So, this pigeon flew down into our backyard. We’ve had many kinds of birds in our backyard, but never a pigeon — especially a white pigeon, with black splotches. We usually get wild birds, and only see common gray pigeons in cities.
This little birdie came down while Wifegrit was in the yard, and showed no concern about a human being near it. When Wifegrit came back inside, I went out to check this feathered visitor. It still showed no fright when I got up very close to it. I was quite surprised. I got up within about 12 inches of the bird; I could have touched it. It posed perfectly for me to snap pictures with my phone. I crouched down on the ground, and it walked around me, eying me up and down.
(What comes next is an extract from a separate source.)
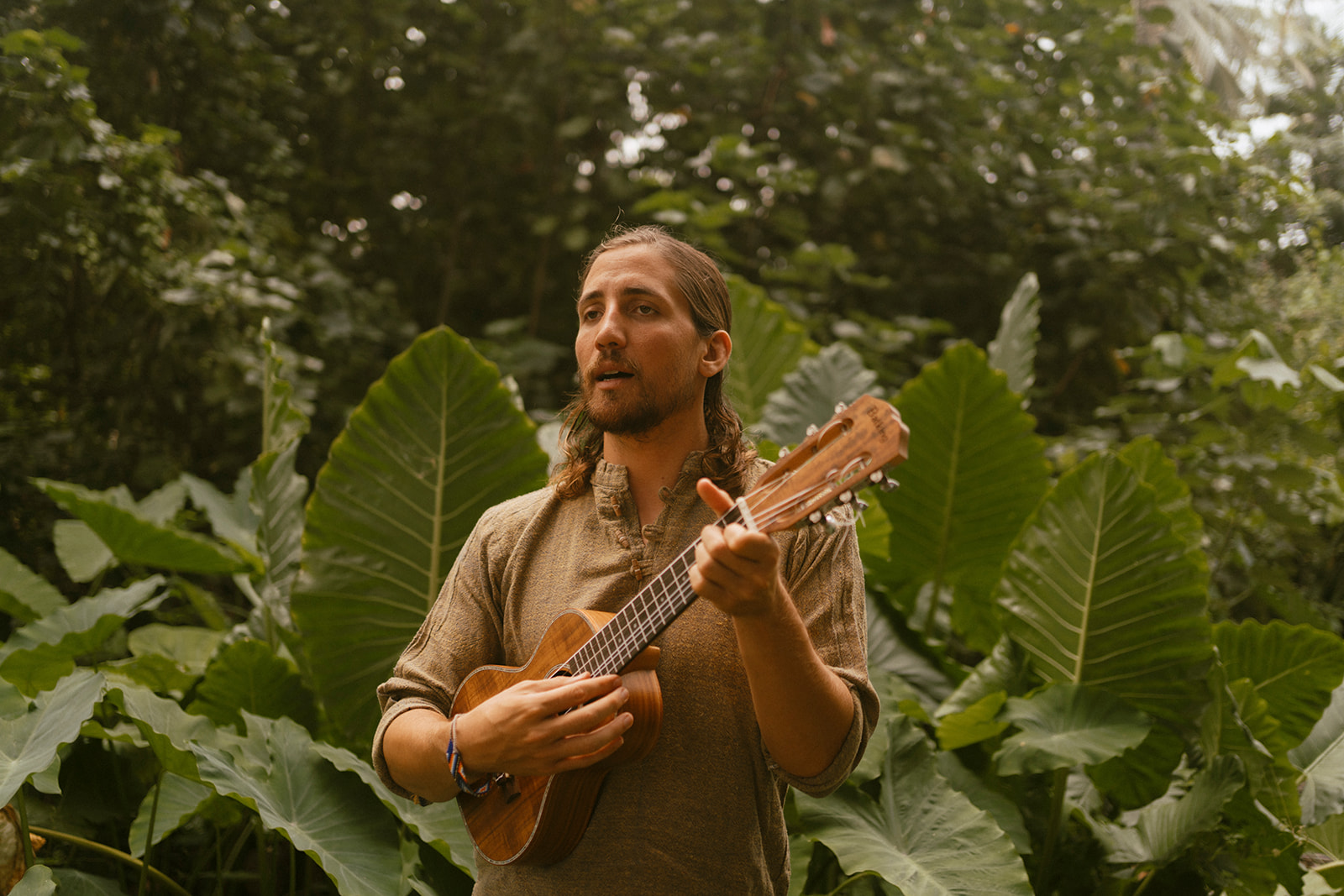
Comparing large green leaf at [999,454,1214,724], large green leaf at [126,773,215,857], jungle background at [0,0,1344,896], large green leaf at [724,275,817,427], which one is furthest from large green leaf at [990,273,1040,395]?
large green leaf at [126,773,215,857]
Eventually the Calfgrits came out with me. Still the pigeon stayed calm, and continued walking around the yard. We talked about how cool this was, and then Calfgrit12 noticed the bird had a band on its leg.
It says how bad my eyesight has gotten that I didn’t notice the band even though I had gotten so close to it. Both Calfgrits could even read the code on the band: NPA 8 10 BS 308.
Wifegrit got on her computer and started searching the Web about this situation. Apparently this bird belongs to someone in the National Pigeon Association (NPA). While I sent an email to the association and called the secretary, Wifegrit put some rice and water in small bowls for the boys to place out in the yard for the bird. I left a voice mail message, and then went back outside.
The bird would drink the water, but wouldn’t eat the rice. Calfgrit12 then took some bread outside, and the little fellow tore right into it. The boys named the bird “Luke.” After about half an hour, everyone was over the initial surprise factor, and the boys played while Luke just wandered around watching the boys. I laid down in the hammock and watched everyone.
We weren’t sure if we needed to do anything about the bird, like capture it. Some Websites gave instructions to box it up and contact the owner, so we started talking about what box we could use and how to go about getting the bird into the box. But other Websites said to just feed and water the bird, and then let it fly home on its own. (Its home could be up to hundreds of miles away.) In the end, Luke made the decision on his own.
He flew up to the roof of our house. He walked around up there for a while, looking down on us as if to say, “Thanks for the food and water. I’m all good now.” A few minutes later, he flew off.
Bye Luke. It was a fun evening with you as our surprise guest.